◆ EXERCISE ◆
Write out the listing in full, matching it word for word.

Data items
· · · ·

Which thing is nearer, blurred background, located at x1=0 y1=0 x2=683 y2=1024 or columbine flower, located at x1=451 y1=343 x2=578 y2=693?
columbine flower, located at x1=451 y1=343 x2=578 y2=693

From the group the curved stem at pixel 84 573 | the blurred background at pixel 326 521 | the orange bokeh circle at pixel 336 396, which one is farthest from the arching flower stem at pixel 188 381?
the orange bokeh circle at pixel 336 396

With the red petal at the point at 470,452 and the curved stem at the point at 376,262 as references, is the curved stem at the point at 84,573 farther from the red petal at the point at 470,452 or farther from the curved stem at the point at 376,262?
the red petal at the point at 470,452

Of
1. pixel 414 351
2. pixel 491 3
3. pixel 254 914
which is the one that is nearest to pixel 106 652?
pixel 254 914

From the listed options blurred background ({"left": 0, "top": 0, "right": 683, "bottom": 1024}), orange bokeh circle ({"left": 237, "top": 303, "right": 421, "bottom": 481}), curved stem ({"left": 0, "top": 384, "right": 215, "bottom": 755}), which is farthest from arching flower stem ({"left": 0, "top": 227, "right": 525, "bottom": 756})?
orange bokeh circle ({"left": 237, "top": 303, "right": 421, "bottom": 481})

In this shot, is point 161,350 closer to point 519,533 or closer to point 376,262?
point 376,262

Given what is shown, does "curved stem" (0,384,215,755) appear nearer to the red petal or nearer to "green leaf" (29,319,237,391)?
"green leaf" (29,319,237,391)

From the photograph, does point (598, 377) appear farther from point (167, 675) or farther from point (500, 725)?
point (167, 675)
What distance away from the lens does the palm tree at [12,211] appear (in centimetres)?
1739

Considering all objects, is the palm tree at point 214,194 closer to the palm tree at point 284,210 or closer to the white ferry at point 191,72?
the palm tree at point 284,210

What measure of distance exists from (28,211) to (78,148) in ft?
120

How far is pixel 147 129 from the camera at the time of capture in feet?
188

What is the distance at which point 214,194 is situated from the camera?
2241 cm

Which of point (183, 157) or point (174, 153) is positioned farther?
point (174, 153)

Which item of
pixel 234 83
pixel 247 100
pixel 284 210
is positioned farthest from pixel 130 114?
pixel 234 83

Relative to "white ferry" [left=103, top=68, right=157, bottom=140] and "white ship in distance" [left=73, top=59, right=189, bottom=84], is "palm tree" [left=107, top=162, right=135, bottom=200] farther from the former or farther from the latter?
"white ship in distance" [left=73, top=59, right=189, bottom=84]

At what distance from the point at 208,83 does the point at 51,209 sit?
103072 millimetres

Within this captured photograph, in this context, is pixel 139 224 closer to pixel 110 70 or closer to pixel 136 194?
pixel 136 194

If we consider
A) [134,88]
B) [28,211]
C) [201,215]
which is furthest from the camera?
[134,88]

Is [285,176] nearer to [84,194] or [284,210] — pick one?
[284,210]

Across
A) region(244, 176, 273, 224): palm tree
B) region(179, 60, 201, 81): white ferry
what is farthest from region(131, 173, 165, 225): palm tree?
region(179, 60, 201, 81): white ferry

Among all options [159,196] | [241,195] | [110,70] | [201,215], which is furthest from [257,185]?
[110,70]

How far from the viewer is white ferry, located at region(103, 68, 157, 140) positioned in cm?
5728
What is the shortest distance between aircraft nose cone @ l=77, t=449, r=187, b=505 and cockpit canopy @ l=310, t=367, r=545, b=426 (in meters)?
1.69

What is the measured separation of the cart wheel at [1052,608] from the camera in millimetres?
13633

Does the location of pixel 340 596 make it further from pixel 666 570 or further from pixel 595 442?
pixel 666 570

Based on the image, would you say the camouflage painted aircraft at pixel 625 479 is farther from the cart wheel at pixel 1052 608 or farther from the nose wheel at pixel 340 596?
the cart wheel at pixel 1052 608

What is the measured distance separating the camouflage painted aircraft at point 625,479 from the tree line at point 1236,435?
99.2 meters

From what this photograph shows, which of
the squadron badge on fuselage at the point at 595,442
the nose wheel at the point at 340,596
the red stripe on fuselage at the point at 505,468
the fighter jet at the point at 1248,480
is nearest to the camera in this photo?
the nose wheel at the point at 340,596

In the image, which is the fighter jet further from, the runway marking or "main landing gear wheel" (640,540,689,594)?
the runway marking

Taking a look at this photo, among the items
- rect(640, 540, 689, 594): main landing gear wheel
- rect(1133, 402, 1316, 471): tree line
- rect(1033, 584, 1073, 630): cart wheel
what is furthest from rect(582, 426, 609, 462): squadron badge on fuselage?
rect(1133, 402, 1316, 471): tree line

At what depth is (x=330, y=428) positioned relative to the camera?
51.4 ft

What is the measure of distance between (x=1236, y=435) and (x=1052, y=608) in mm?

· · · ·

◆ REPLY TO THE EXERCISE ◆
Which thing is nearer, blurred background, located at x1=0 y1=0 x2=683 y2=1024 or columbine flower, located at x1=451 y1=343 x2=578 y2=693?
columbine flower, located at x1=451 y1=343 x2=578 y2=693

From the group the curved stem at pixel 84 573 | the blurred background at pixel 326 521 | the orange bokeh circle at pixel 336 396, which one is farthest from the arching flower stem at pixel 188 381?
the orange bokeh circle at pixel 336 396

With the red petal at the point at 470,452 and the curved stem at the point at 376,262 as references, is the curved stem at the point at 84,573 farther from the red petal at the point at 470,452 or farther from the curved stem at the point at 376,262?
the red petal at the point at 470,452

Of
1. pixel 414 351
2. pixel 491 3
3. pixel 254 914
which is the one that is nearest to pixel 106 652?
pixel 254 914

From the listed options blurred background ({"left": 0, "top": 0, "right": 683, "bottom": 1024}), orange bokeh circle ({"left": 237, "top": 303, "right": 421, "bottom": 481}), curved stem ({"left": 0, "top": 384, "right": 215, "bottom": 755}), which is farthest from arching flower stem ({"left": 0, "top": 227, "right": 525, "bottom": 756})?
orange bokeh circle ({"left": 237, "top": 303, "right": 421, "bottom": 481})

In this shot, is point 161,350 closer to point 519,533 or closer to point 376,262?
point 376,262

Given what is shown, does "curved stem" (0,384,215,755) appear nearer to the red petal or nearer to "green leaf" (29,319,237,391)?
"green leaf" (29,319,237,391)

From the photograph, does point (598, 377) appear farther from point (167, 675) or farther from point (500, 725)?
point (167, 675)
What distance away from the lens does the palm tree at [12,211] appear (in centimetres)?
1739

Considering all objects, is the palm tree at point 214,194 closer to the palm tree at point 284,210 or closer to the white ferry at point 191,72?
the palm tree at point 284,210

What measure of distance exists from (28,211) to (78,148) in ft?
120

How far is pixel 147 129 from the camera at the time of capture in feet?
188

What is the distance at which point 214,194 is situated from the camera?
2241 cm

Which of point (183, 157) or point (174, 153) is positioned farther?
point (174, 153)

Which item of
pixel 234 83
pixel 247 100
pixel 284 210
is positioned farthest from pixel 130 114?
pixel 234 83

Relative to "white ferry" [left=103, top=68, right=157, bottom=140] and "white ship in distance" [left=73, top=59, right=189, bottom=84], is "palm tree" [left=107, top=162, right=135, bottom=200] farther from the former or farther from the latter?
"white ship in distance" [left=73, top=59, right=189, bottom=84]

At what distance from the point at 208,83 does the point at 51,209 sit?
103072 millimetres

Within this captured photograph, in this context, is pixel 139 224 closer to pixel 110 70 or closer to pixel 136 194?
pixel 136 194

If we consider
A) [134,88]
B) [28,211]
C) [201,215]
which is furthest from the camera?
[134,88]

Is [285,176] nearer to [84,194] or [284,210] — pick one?
[284,210]

Across
A) region(244, 176, 273, 224): palm tree
B) region(179, 60, 201, 81): white ferry
what is farthest from region(131, 173, 165, 225): palm tree?
region(179, 60, 201, 81): white ferry

Among all options [159,196] | [241,195] | [110,70] | [201,215], which is furthest from [257,185]?
[110,70]

How far from the viewer is white ferry, located at region(103, 68, 157, 140) positioned in cm?
5728
What is the shortest distance between aircraft nose cone @ l=77, t=449, r=187, b=505 and cockpit canopy @ l=310, t=367, r=545, b=426 (in meters)?
1.69

What is the measured separation of the cart wheel at [1052,608] from the camera in millimetres?
13633

Does the location of pixel 340 596 make it further from pixel 666 570 or further from pixel 595 442?
pixel 666 570

Based on the image, would you say the camouflage painted aircraft at pixel 625 479 is farther from the cart wheel at pixel 1052 608 or farther from the nose wheel at pixel 340 596?
the cart wheel at pixel 1052 608

What is the measured distance separating the camouflage painted aircraft at point 625,479 from the tree line at point 1236,435?
99.2 meters

From what this photograph shows, which of
the squadron badge on fuselage at the point at 595,442
the nose wheel at the point at 340,596
the red stripe on fuselage at the point at 505,468
the fighter jet at the point at 1248,480
is nearest to the camera in this photo?
the nose wheel at the point at 340,596

In the image, which is the fighter jet further from, the runway marking or "main landing gear wheel" (640,540,689,594)?
the runway marking

Taking a look at this photo, among the items
- rect(640, 540, 689, 594): main landing gear wheel
- rect(1133, 402, 1316, 471): tree line
- rect(1033, 584, 1073, 630): cart wheel
what is furthest from rect(582, 426, 609, 462): squadron badge on fuselage?
rect(1133, 402, 1316, 471): tree line

At what depth is (x=330, y=428) positioned relative to the camera?
51.4 ft

What is the measure of distance between (x=1236, y=435) and (x=1052, y=608) in mm?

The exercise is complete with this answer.